- _GIVEN DATA_
━━━━━━━━
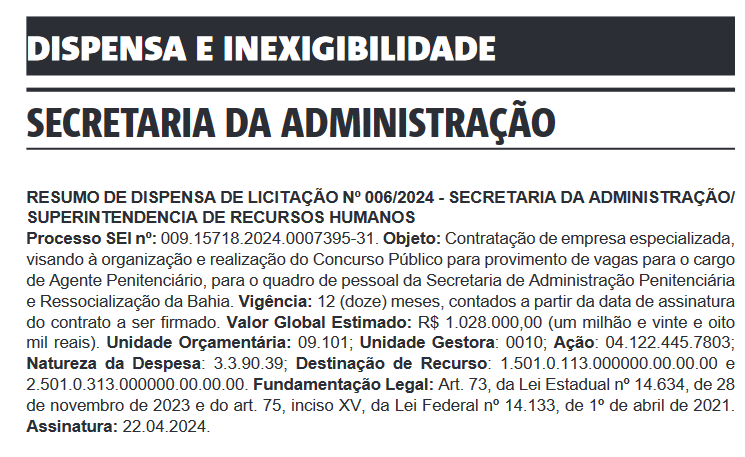 DISPENSA E INEXIGIBILIDADE

SECRETARIA DA ADMINISTRAÇÃO

RESUMO DE DISPENSA DE LICITAÇÃO Nº 006/2024 - SECRETARIA DA ADMINISTRAÇÃO/ SUPERINTENDENCIA DE RECURSOS HUMANOS
Processo SEI nº: 009.15718.2024.0007395-31. Objeto: Contratação de empresa especializada, visando à organização e realização do Concurso Público para provimento de vagas para o cargo de Agente Penitenciário, para o quadro de pessoal da Secretaria de Administração Penitenciária e Ressocialização da Bahia. Vigência: 12 (doze) meses, contados a partir da data de assinatura do contrato a ser firmado. Valor Global Estimado: R$ 1.028.000,00 (um milhão e vinte e oito mil reais). Unidade Orçamentária: 09.101; Unidade Gestora: 0010; Ação: 04.122.445.7803; Natureza da Despesa: 3.3.90.39; Destinação de Recurso: 1.501.0.113.000000.00.00.00 e 2.501.0.313.000000.00.00.00. Fundamentação Legal: Art. 73, da Lei Estadual nº 14.634, de 28 de novembro de 2023 e do art. 75, inciso XV, da Lei Federal nº 14.133, de 1º de abril de 2021. Assinatura: 22.04.2024.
━━━━━━━━
- _YOUR GOAL_
Exclude the images and output the lines above exactly.

- _TASK ANSWER_
 DISPENSA E INEXIGIBILIDADE

SECRETARIA DA ADMINISTRAÇÃO

RESUMO DE DISPENSA DE LICITAÇÃO Nº 006/2024 - SECRETARIA DA ADMINISTRAÇÃO/ SUPERINTENDENCIA DE RECURSOS HUMANOS
Processo SEI nº: 009.15718.2024.0007395-31. Objeto: Contratação de empresa especializada, visando à organização e realização do Concurso Público para provimento de vagas para o cargo de Agente Penitenciário, para o quadro de pessoal da Secretaria de Administração Penitenciária e Ressocialização da Bahia. Vigência: 12 (doze) meses, contados a partir da data de assinatura do contrato a ser firmado. Valor Global Estimado: R$ 1.028.000,00 (um milhão e vinte e oito mil reais). Unidade Orçamentária: 09.101; Unidade Gestora: 0010; Ação: 04.122.445.7803; Natureza da Despesa: 3.3.90.39; Destinação de Recurso: 1.501.0.113.000000.00.00.00 e 2.501.0.313.000000.00.00.00. Fundamentação Legal: Art. 73, da Lei Estadual nº 14.634, de 28 de novembro de 2023 e do art. 75, inciso XV, da Lei Federal nº 14.133, de 1º de abril de 2021. Assinatura: 22.04.2024.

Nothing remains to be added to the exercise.